No longer enamored of the bracing benefits of competition, and the healing tonic of creative destruction? Perhaps it's time to try mutually beneficial economic relations.
I defer to genius Fred Reed, again.
A Tale of Carriers
by Fred Reed
I wonder whether Americans realize that they have a Vienna-sausage military at filet-mignon prices. The sorry performance in recent wars is just one example of the ongoing rot, but the whole enterprise has become unbalanced, aimed at fighting the kinds of enemies we don’t have instead of the ones we have recently chosen to make.

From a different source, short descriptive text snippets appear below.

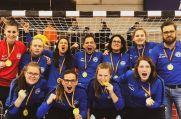 """Bejubeln den Sieg in der """"Deaf Futsal Champions League"""": Die gehörlosen Frauen des GTSV Essen."""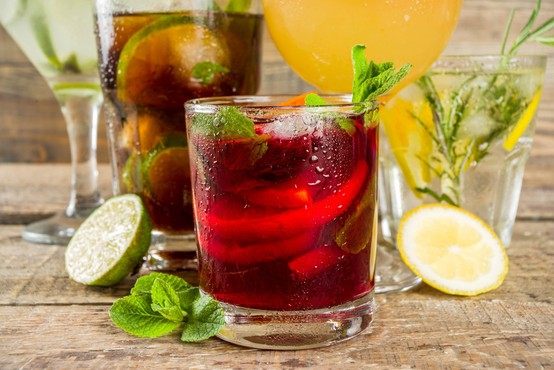 Gin tonic vs Aperol spritz (dvoboj najbolj priljubljenih poletnih koktajlov)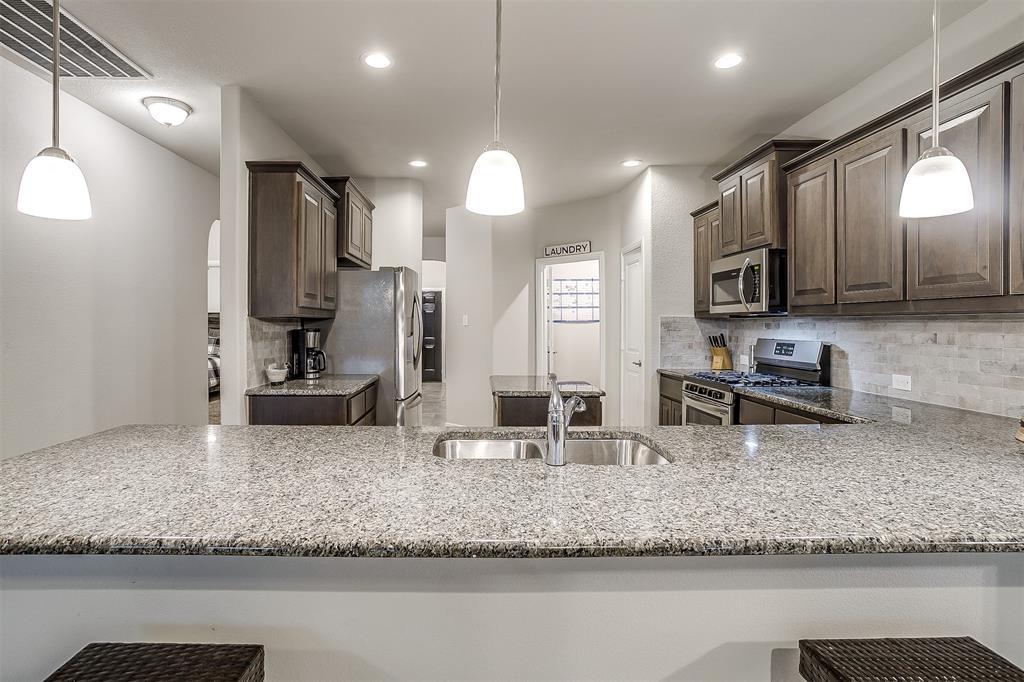 817 Dove  Cove, Argyle, Texas 76226 - acquisto real estate best photos for luxury listings amy gasperini quick sale real estate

The Navy is a fine example. The carrier battle group, the heart of the Navy, is a hugely expensive way to get relatively few combat aircraft to a remote place. It is a relic of World War II, for which it was well suited. Since it was then fighting similar battle groups, the strengths and weaknesses were more or less matched.
But the Navy has not fought a war for sixty years, certainly not one it needed to win, and it shows. Today’s battle groups, CVBGs as we say, are almost indistinguishable from those of 1945, except for the upgrading of weapons. Instead of five-inch-thirty-eights, we have Standard missiles. Instead of F4F Hellcats, the F-18 Hornet. Yet the carrier is still the Mother Ship, protected by screens of cruisers and destroyers, with interceptors flying CAP. The problem is that the enemy has changed.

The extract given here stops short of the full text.